Sur les 48,7 millions d’électeurs qui trancheront dimanche à venir entre les deux projets de société sélectionnés à l’issue du premier tour le 10 avril 2022, 15,6 millions de téléspectateurs seulement ont consacré une soirée de leurs vacances de Pâques pour les uns ou de leur semaine de labeur pour les autres, à écouter les deux candidats finalistes défendre leurs propositions et vision très différentes de notre avenir collectif, pendant près de trois heures où finalement, les échos et accents gaulliens n’auront paradoxalement pas été du côté du pouvoir en place, toujours campé dans cette irritante forme d’arrogance technocratique qui aura été sa marque de fabrique cinq années durant, mais in fine plus du côté de celle qui aura mis l’accent sur la souveraineté du peuple, le grand oublié de cette campagne présidentielle où tout aura été fait pour escamoter le débat d’idées si nécessaire pour réparer notre démocratie à la dérive et en péril mortel…

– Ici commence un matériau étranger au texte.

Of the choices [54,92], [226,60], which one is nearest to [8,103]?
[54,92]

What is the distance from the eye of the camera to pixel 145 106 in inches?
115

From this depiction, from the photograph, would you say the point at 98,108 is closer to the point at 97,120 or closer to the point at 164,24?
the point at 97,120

21 avril 2022 : de l’autre côté de la Manche, nos voisins britanniques célèbrent avec émotion et ferveur le 96ème anniversaire de leur bien aimée Souveraine, qui a choisi Sandringham (la résidence où son père, le Roi Georges VI, héroïque et indéfectible soutien de son Premier Ministre, Sir Winston Churchill, artisan aux côtés du Général de Gaulle de la victoire contre le nazisme en 1945, a rendu son dernier souffle) pour passer cette journée particulière. Dans un petit village breton qui arbore par la grâce du printemps les couleurs du drapeau ukrainien à travers le contraste du jaune d’or des fleurs d’ajoncs et du bleu des flots baignant ses plages, c’est l’anniversaire de la Reine Élisabeth II qui semble retenir en premier lieu l’attention des anciens et des vacanciers qui se croisent à la terrasse de l’unique café du bourg, et ensuite, ce sont les derniers développements des combats à Marioupol qui alimentent les conversations, bien plus que les commentaires convenus des médias et de l’oligarchie aux manettes, qui entend ne rien changer à la situation actuelle, sur le duel télévisuel du 20 avril 2022 et leurs pronostics sur l’issue du scrutin…
De quoi relativiser le matraquage du lendemain autour d’un débat qui ne saurait en rien résumer la vie politique et les attentes d’un pays désabusé, désormais clivé en trois blocs difficilement réconciliables au sortir du premier tour…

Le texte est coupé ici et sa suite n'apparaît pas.